Over these many years, the lingering stench of Carterism hangs over the Middle East, which is where he wagered most of his - and America's - political capital. The spectacular failures of the Carter regime were 1) his misguided belief that America could find common cause with those who sought her destruction, and 2) his failure to confront radical Islam when it was patently evident that coexistence was not an option. (Indeed, Jimmy Carter didn't just fail to confront radical Islam; it could be said that he facilitated and cheered on the Islamists in their ascendancy in Iran, as noted by Matthias Kuntzel at

So it is that each time an IED rips through the bodies of American servicemen in Iraq - or worse yet, when the blood of innocents is shed by Islamic terrorists (as has happened nearly 7,000 times since 9/11) - we taste the bitter fruit of the Carter Doctrine, which is distinguishable from "blame America first" pacifism only in it's calls for interminable negotiations prior to American capitulation and withdrawal from the pursuit of our foreign policy interests. I sense that Mr. Carter is himself painfully aware of his true legacy. Hence his obsession with receiving a Nobel Peace Prize, his extensive rewrites of history (23 books and counting) and his various efforts to burnish his "good guy" status (i.e.: building houses with Habitat for Humanity and overseeing elections in various parts of the world.)
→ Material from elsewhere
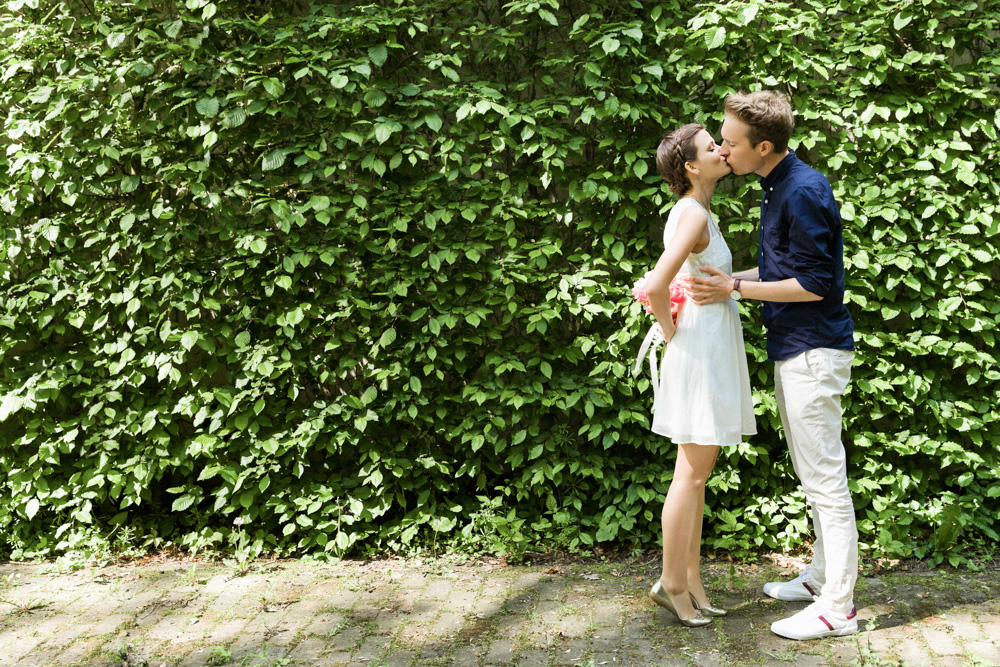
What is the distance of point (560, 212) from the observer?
13.7ft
So even as Democrats have wrested control of the House of Representatives and (at least for now) the Senate, and appear well-positioned to gain the White House in 2008, Jimmy Carter is still seething. He is angry at Israel for having such a stubborn spirit of self-preservation. He is angry at AIPAC for championing Israel's cause in the U.S. and elsewhere. But most of all, he is angry at all of us for having such long memories.